→ QUESTIONS
(a) Reproduce the passage of the AI/ML roadmap below that lies between "What Is Implemented" and "geo, bot, friendly)", inclusive.
(b) Carry on writing the AI/ML roadmap below, beginning right after its final line.

→ PASSAGE TO READ
BEGIN

AI/ML Roadmap & Current Status

Author: Uday Tamma | Document Version: 1.0 | Date: January 06, 2026 at 11:33 AM CST

Current Implementation Status

Phase 1: Rule-Driven Detection (COMPLETE)

The MVP implementation uses a rule-based detection engine with hooks for ML integration. This was a deliberate design choice to:

Deliver value faster - Rules can be tuned immediately without training data
Ensure interpretability - Every decision has explainable reasons
Establish infrastructure - Feature pipeline, evidence capture, and policy engine ready for ML

What Is Implemented

Component	Status	Description
Feature Engine	Complete	Redis velocity counters with sliding windows
Detection Engine	Complete	5 detector types (card testing, velocity, geo, bot, friendly)
Risk Scoring	Complete	Rule-based combination of detector signals
Policy Engine	Complete	YAML configuration with hot-reload
Evidence Vault	Complete	Immutable storage with feature snapshots
Metrics Pipeline	Complete	Prometheus metrics for all components
Load Testing	Complete	Validated 1000+ RPS at 106ms P99

Detection Logic (Current)

# Simplified scoring formula (rule-based)
criminal_score = max(
    card_testing.confidence * 0.9,    # Card testing patterns
    velocity.confidence * 0.8,         # Velocity rule triggers
    geo_anomaly.confidence * 0.7,     # Geographic issues
    bot_detection.confidence * 0.95   # Automation signals
)

friendly_score = friendly_fraud.confidence * 0.6

# Policy thresholds (configurable)
if criminal_score >= 0.85 or friendly_score >= 0.95:
    return BLOCK
elif criminal_score >= 0.60 or friendly_score >= 0.70:
    return FRICTION
elif criminal_score >= 0.40 or friendly_score >= 0.50:
    return REVIEW
else:
    return ALLOW

Phase 2: Hybrid ML + Rules

ML Model Specification

Criminal Fraud Model

Attribute	Specification
Algorithm	XGBoost (primary), LightGBM (challenger)
Objective	Binary classification (is_criminal_fraud)

END

→ EXTRACTED DATA
BEGIN

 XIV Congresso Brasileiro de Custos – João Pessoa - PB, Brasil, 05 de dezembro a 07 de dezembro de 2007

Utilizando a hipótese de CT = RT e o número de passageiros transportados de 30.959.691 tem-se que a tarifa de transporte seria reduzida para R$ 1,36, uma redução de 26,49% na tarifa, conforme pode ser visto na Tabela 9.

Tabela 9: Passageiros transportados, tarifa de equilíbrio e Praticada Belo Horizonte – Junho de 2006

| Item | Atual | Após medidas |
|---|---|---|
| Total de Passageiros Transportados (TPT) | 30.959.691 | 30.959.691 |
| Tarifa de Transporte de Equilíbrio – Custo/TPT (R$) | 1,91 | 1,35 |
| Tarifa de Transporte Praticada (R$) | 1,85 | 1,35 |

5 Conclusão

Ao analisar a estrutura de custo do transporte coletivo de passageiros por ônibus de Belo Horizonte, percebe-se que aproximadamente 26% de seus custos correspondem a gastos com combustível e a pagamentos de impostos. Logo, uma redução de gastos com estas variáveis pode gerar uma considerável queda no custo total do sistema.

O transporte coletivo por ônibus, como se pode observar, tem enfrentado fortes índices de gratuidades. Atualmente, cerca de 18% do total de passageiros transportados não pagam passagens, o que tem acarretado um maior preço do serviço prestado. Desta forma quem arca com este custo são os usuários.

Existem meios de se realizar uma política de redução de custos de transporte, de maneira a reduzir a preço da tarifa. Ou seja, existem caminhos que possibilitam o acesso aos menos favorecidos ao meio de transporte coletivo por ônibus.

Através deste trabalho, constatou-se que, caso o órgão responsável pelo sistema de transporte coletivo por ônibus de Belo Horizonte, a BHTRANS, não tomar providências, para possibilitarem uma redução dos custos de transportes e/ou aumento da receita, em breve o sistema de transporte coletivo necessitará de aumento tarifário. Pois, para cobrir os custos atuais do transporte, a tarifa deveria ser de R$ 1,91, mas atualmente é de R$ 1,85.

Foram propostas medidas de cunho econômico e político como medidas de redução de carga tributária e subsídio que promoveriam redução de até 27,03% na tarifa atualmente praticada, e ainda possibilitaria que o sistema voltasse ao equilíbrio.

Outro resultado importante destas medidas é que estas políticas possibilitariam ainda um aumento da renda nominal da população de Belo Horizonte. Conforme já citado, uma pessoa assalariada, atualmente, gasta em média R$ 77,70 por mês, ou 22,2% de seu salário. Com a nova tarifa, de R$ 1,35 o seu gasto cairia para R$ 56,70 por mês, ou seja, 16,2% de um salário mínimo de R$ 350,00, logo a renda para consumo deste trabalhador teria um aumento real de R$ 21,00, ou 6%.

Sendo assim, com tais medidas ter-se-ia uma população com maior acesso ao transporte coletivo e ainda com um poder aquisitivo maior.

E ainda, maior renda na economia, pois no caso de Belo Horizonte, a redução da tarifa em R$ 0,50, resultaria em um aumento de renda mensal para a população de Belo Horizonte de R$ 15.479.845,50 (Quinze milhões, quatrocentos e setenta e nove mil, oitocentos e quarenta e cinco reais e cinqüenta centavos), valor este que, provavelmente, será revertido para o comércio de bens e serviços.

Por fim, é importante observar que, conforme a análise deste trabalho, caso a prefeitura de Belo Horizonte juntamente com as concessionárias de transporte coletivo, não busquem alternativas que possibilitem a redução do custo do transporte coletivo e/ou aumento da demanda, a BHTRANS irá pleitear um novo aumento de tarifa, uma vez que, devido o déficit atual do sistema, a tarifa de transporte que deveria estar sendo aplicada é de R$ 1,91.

END

→ TASK-BY-TASK RESULTS
(a)
What Is Implemented

Component	Status	Description
Feature Engine	Complete	Redis velocity counters with sliding windows
Detection Engine	Complete	5 detector types (card testing, velocity, geo, bot, friendly)

(b)
Training Window	90 days of transactions with 120-day label maturity
Retraining Frequency	Weekly (automated pipeline)
Feature Count	25+ features
Target AUC	>0.85
Latency Budget	<25ms P99

Feature List

Velocity Features (Real-time from Redis):

Feature	Description	Window
card_attempts_10m	Transaction attempts on card	10 min
card_attempts_1h	Transaction attempts on card	1 hour
card_attempts_24h	Transaction attempts on card	24 hours
device_distinct_cards_1h	Unique cards on device	1 hour
device_distinct_cards_24h	Unique cards on device	24 hours
ip_distinct_cards_1h	Unique cards from IP	1 hour
user_total_amount_24h	Total spend by user	24 hours
card_decline_rate_1h	Decline rate for card	1 hour

Entity Features (From profiles):

Feature	Description	Source
card_age_hours	Time since card first seen	Redis
device_age_hours	Time since device first seen	Redis
user_account_age_days	Account creation age	Profile
user_chargeback_count_lifetime	Historical chargebacks	Profile
user_chargeback_rate_90d	Recent chargeback rate	Profile
card_distinct_devices_30d	Devices using this card	Redis
card_distinct_users_30d	Users using this card	Redis

Transaction Features (From event):

Feature	Description	Computation
amount_usd	Transaction amount	Direct
amount_zscore	Amount vs user average	(amount - avg) / std
is_new_card_for_user	First time card used	Boolean
is_new_device_for_user	First time device used	Boolean
hour_of_day	Local time hour	Timezone adjusted
is_weekend	Weekend flag	Boolean

Device/Network Features:

Feature	Description	Source
is_emulator	Device is emulated	Fingerprint
is_rooted	Device is rooted/jailbroken	Fingerprint
is_datacenter_ip	IP from cloud provider	IP intelligence
is_vpn	VPN detected	IP intelligence
is_tor	Tor exit node	IP intelligence
ip_risk_score	Third-party IP score	External API

Label Source

Positive Labels (Fraud):

Confirmed fraud chargebacks (reason codes 10.1-10.5)
TC40/SAFE issuer alerts with fraud type indicators
Manual review disposition: "confirmed fraud"

Negative Labels (Legitimate):

Authorizations without chargebacks or fraud alerts after 120-day aging
Manual review disposition: "legitimate"

Exclusions (Not Used for Training):

Partial refunds and service complaints
Ambiguous disputes (friendly fraud candidates)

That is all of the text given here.